### Kurze Übung 1:
Wie heißt laut dem Textauszug über den Fight Club das Vorhaben, das Tyler ins Leben ruft?

### Zitierte Textstelle:

*****

Vom Fight Club zum Projekt Chaos
Der Fight Club ist so erfolgreich, dass in allen größeren Städten des Landes weitere gegründet werden. Das Interesse ist groß, obwohl eigentlich niemand über den Fight Club reden darf. Doch bald schon reicht das Tyler nicht mehr. Er möchte Veränderungen in der Gesellschaft bewirken, und so ruft er das „Projekt Chaos“ ins Leben. Ausgewählte Fight Club-Mitglieder dürfen teilnehmen, und ihr Ziel ist es, Chaos zu stiften und konsumkritische Aktionen durchzuführen. Tylers Ziel ist es, „die Welt zu retten“, und für ihn ist der einzige Weg dahin Zerstörung.
„Recycling und Geschwindigkeitsbegrenzungen sind Quatsch“, sagte Tyler. „Das ist, wie wenn jemand auf dem Totenbett das Rauchen aufgibt.“
Als die Aktionen immer umfangreicher und ausufernder werden, fängt der Protagonist an, Tyler zu misstrauen.

*****

### Aufgeführte Einträge:
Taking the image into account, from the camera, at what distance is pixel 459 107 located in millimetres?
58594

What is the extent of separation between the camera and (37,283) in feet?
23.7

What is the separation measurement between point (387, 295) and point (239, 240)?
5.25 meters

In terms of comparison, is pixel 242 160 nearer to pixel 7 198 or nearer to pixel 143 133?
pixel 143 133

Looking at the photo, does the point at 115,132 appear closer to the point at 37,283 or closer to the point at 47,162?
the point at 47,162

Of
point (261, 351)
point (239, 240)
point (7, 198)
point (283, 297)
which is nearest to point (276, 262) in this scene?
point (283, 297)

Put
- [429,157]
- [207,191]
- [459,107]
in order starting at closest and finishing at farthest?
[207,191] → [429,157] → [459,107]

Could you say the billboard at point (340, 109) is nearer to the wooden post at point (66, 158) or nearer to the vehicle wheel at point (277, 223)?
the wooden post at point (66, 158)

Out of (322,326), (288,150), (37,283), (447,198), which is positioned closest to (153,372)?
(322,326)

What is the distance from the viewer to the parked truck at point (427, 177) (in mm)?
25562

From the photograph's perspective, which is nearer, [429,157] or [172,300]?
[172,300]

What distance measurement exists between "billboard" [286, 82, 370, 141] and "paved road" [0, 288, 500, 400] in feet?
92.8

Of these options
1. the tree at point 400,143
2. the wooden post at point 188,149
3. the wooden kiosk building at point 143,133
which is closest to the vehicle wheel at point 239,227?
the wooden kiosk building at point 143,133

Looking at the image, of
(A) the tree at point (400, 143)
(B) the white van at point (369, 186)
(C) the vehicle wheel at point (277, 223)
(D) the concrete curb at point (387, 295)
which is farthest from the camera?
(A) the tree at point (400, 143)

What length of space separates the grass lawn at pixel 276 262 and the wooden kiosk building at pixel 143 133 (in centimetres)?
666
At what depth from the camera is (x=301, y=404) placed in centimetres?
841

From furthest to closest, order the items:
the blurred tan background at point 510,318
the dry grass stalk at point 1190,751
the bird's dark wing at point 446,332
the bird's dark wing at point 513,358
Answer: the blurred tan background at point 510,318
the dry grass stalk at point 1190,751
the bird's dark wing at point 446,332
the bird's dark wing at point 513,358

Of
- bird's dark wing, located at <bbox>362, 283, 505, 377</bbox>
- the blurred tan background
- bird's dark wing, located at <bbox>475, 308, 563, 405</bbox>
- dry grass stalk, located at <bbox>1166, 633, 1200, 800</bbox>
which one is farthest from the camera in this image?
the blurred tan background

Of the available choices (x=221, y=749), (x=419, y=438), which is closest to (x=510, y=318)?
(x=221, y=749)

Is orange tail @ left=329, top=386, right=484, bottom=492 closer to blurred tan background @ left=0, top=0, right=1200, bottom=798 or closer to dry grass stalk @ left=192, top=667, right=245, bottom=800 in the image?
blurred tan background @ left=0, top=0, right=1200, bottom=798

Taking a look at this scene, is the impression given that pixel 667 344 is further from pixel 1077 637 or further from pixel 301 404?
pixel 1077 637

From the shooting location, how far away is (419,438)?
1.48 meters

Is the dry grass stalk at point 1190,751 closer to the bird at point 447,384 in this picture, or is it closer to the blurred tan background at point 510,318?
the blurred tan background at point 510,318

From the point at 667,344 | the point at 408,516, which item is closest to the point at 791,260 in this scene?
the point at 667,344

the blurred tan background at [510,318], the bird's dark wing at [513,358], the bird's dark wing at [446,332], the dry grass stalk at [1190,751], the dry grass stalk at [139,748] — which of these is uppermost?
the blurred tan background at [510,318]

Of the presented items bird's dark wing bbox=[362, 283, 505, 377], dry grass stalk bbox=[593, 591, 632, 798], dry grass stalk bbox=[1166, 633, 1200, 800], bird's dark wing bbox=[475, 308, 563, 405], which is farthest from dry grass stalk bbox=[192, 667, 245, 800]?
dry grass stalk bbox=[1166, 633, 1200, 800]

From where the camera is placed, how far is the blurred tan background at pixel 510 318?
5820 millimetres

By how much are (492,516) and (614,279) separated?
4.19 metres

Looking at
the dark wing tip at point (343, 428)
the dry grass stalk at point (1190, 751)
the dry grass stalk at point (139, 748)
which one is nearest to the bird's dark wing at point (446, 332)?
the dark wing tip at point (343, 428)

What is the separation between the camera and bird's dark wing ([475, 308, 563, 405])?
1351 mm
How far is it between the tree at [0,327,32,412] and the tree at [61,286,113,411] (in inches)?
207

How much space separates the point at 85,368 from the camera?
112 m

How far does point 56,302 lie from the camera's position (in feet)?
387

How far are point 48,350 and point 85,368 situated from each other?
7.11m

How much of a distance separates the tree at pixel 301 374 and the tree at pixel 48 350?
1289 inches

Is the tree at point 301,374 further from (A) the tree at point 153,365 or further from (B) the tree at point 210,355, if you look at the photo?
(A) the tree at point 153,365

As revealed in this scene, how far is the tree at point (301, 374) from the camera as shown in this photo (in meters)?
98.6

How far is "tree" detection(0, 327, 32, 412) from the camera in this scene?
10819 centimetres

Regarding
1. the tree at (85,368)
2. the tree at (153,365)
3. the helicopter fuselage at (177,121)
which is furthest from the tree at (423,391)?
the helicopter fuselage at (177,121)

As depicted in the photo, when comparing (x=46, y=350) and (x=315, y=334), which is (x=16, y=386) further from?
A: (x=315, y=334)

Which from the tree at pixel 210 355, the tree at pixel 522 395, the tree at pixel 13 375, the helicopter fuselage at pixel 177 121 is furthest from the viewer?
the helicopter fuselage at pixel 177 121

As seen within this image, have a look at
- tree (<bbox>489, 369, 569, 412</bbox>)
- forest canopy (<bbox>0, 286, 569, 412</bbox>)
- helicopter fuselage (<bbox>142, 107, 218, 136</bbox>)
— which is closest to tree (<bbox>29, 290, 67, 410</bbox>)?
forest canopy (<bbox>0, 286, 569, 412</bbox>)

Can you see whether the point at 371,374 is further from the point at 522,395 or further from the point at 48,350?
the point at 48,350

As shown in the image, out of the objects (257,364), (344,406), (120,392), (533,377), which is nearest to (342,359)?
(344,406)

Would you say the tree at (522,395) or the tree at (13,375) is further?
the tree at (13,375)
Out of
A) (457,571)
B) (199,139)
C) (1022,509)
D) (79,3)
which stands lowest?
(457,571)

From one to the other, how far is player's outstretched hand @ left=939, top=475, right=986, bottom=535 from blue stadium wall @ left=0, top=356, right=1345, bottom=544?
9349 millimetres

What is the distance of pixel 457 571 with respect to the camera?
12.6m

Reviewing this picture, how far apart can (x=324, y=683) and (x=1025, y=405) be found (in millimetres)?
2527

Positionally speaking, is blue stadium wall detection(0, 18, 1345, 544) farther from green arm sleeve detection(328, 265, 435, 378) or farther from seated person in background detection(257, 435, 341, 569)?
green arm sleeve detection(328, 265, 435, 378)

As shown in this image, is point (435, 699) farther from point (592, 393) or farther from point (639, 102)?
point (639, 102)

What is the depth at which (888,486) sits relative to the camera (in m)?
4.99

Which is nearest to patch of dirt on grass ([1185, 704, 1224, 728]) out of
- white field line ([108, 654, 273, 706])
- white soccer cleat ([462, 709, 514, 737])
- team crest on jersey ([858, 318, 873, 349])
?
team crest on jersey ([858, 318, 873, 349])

*****

### Kurze Übung 2:
Aktualisieren Sie in der Auflistung den Abschnitt von der Zeile mit „How far is it“ bis einschließlich der Zeile mit „1289 inches“, indem Sie „camera“ durch „observer“ ersetzen. Geben Sie nur diese Zeilen wieder und lassen Sie alles Übrige unverändert.

### Lösung der Übung 1:
Es heißt „Projekt Chaos“.

### Lösung der Übung 2:
How far is it between the tree at [0,327,32,412] and the tree at [61,286,113,411] (in inches)?
207

How much space separates the point at 85,368 from the observer?
112 m

How far does point 56,302 lie from the observer's position (in feet)?
387

How far are point 48,350 and point 85,368 situated from each other?
7.11m

How much of a distance separates the tree at pixel 301 374 and the tree at pixel 48 350?
1289 inches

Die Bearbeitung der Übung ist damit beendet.